● WHAT IS EXPECTED: Output nothing but the lines from the line with "Is glass foot" through the end of the listing below, both ends included.

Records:

+++

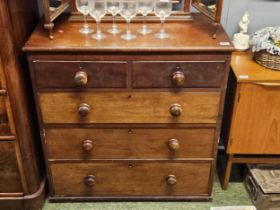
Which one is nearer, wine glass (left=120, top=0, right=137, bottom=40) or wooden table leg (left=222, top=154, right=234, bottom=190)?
wine glass (left=120, top=0, right=137, bottom=40)

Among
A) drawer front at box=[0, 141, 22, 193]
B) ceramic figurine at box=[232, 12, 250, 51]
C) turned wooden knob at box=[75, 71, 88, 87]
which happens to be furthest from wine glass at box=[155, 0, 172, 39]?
drawer front at box=[0, 141, 22, 193]

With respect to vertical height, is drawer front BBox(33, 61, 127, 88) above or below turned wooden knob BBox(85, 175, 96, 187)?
above

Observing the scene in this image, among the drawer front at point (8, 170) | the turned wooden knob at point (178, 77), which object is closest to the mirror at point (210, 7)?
the turned wooden knob at point (178, 77)

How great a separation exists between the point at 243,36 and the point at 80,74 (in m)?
0.93

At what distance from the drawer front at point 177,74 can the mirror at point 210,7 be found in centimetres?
22

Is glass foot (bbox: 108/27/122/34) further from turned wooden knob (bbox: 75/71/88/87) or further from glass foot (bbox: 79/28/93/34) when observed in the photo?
turned wooden knob (bbox: 75/71/88/87)

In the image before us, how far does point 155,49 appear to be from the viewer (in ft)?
5.19

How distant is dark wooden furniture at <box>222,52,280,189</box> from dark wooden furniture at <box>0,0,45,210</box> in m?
1.01

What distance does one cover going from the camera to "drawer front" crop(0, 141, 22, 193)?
1816 millimetres

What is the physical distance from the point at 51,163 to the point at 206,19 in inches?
42.7

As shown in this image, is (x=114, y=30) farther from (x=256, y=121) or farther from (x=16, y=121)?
(x=256, y=121)

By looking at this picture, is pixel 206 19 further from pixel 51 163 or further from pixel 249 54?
pixel 51 163

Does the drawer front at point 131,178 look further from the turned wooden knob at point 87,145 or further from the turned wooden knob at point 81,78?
the turned wooden knob at point 81,78

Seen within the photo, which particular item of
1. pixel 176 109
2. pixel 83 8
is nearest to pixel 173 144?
pixel 176 109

+++

● ANSWER TO THIS PROBLEM:
Is glass foot (bbox: 108/27/122/34) further from turned wooden knob (bbox: 75/71/88/87) or further from glass foot (bbox: 79/28/93/34) when observed in the photo?
turned wooden knob (bbox: 75/71/88/87)

In the image before us, how far does point 155,49 appear to be from the viewer (in ft)?
5.19

How distant is dark wooden furniture at <box>222,52,280,189</box> from dark wooden furniture at <box>0,0,45,210</box> in m?
1.01

What distance does one cover going from the camera to "drawer front" crop(0, 141, 22, 193)?
1816 millimetres

What is the physical distance from the point at 51,163 to the point at 206,19 in inches?
42.7

As shown in this image, is (x=114, y=30) farther from (x=256, y=121) or farther from (x=16, y=121)?
(x=256, y=121)

By looking at this picture, is pixel 206 19 further from pixel 51 163 or further from pixel 249 54?
pixel 51 163

Does the drawer front at point 131,178 look further from the turned wooden knob at point 87,145 or further from the turned wooden knob at point 81,78?
the turned wooden knob at point 81,78

Seen within the photo, which particular item of
1. pixel 176 109
2. pixel 83 8
is nearest to pixel 173 144?
pixel 176 109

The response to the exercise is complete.